> [What is being asked]
Where a picture occurs in the data, omit it, and copy all remaining data exactly.

BEGIN Exercise data

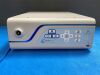 AVANTIS MEDICAL 30320 Third Eye Retroscope Video Processor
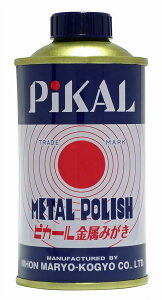�s�J�[��(Pikal) ���{�����H�� �s�J�� �t(180g) 11100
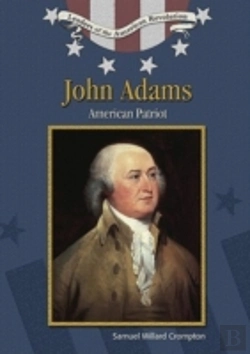 Bertrand.pt - John Adams
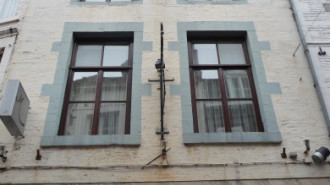 WikiMedia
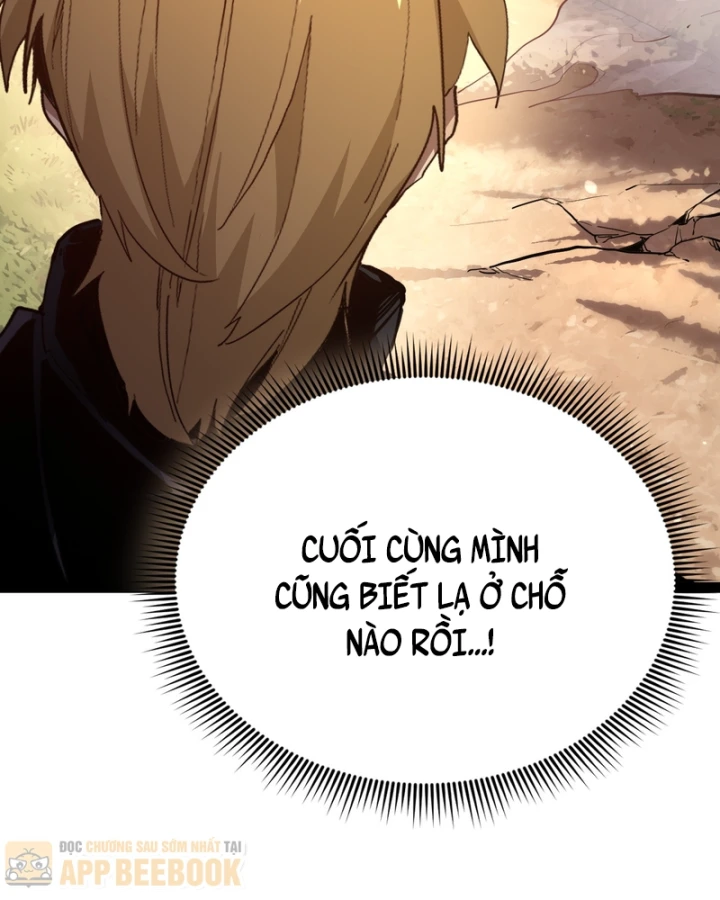 Sức Mạnh Tối Đa? Ta Lại Là Vong Linh Sư! Chapter 142 - 34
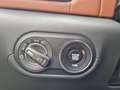 Maserati Levante 430 GranSport S Aut. Zwart - thumbnail 26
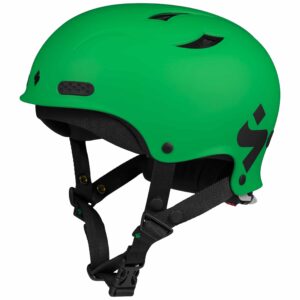 Sweet Wanderer Helmet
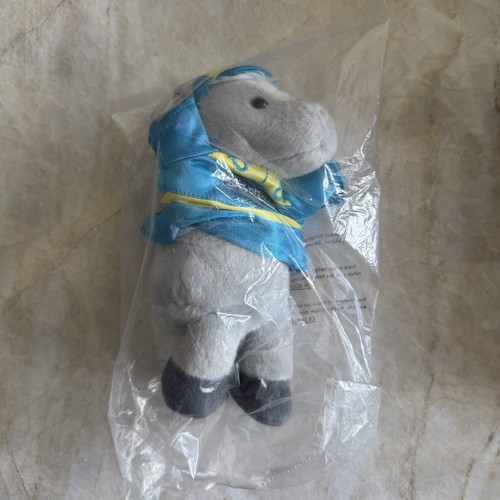 Peluche breyer 2023 breyerfest - breyer,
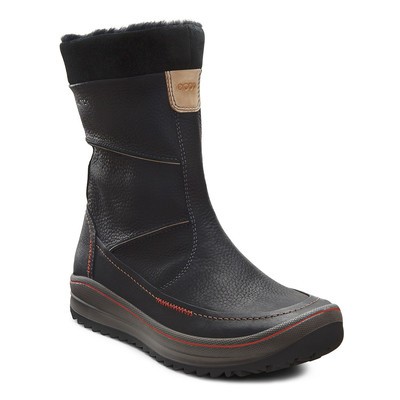 Women's Trace Boots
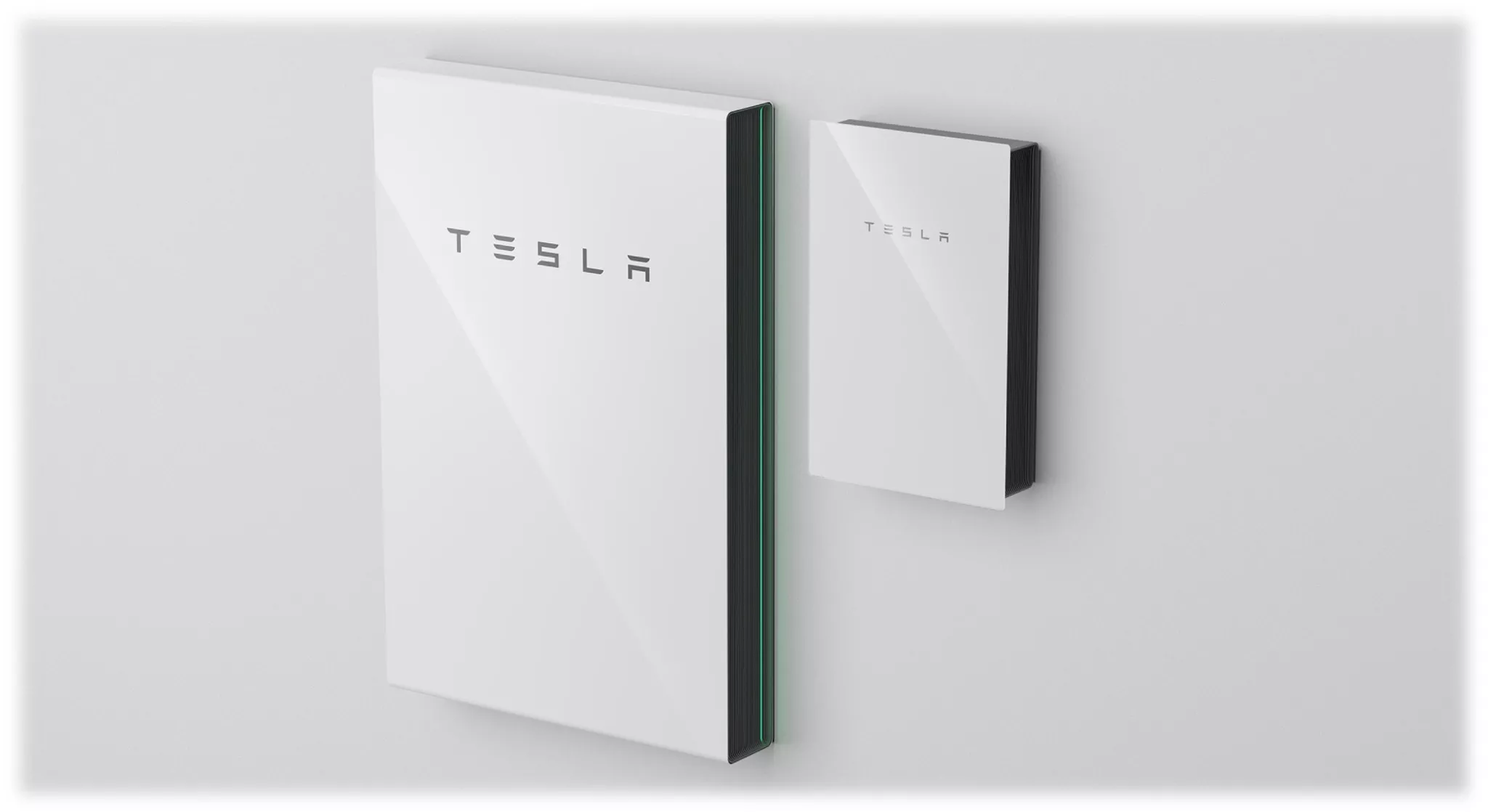 テスラ家庭用蓄電池 パワーウォール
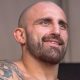 Alexander Volkanovski domina o peso-pena do UFC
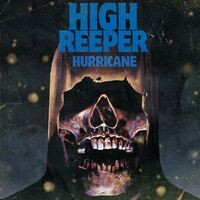 Hurricane (Bonus track)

END Exercise data

> [Your solution]
 AVANTIS MEDICAL 30320 Third Eye Retroscope Video Processor
�s�J�[��(Pikal) ���{�����H�� �s�J�� �t(180g) 11100
 Bertrand.pt - John Adams
 WikiMedia
 Sức Mạnh Tối Đa? Ta Lại Là Vong Linh Sư! Chapter 142 - 34
 Maserati Levante 430 GranSport S Aut. Zwart - thumbnail 26
 Sweet Wanderer Helmet
 Peluche breyer 2023 breyerfest - breyer,
 Women's Trace Boots
 テスラ家庭用蓄電池 パワーウォール
 Alexander Volkanovski domina o peso-pena do UFC
 Hurricane (Bonus track)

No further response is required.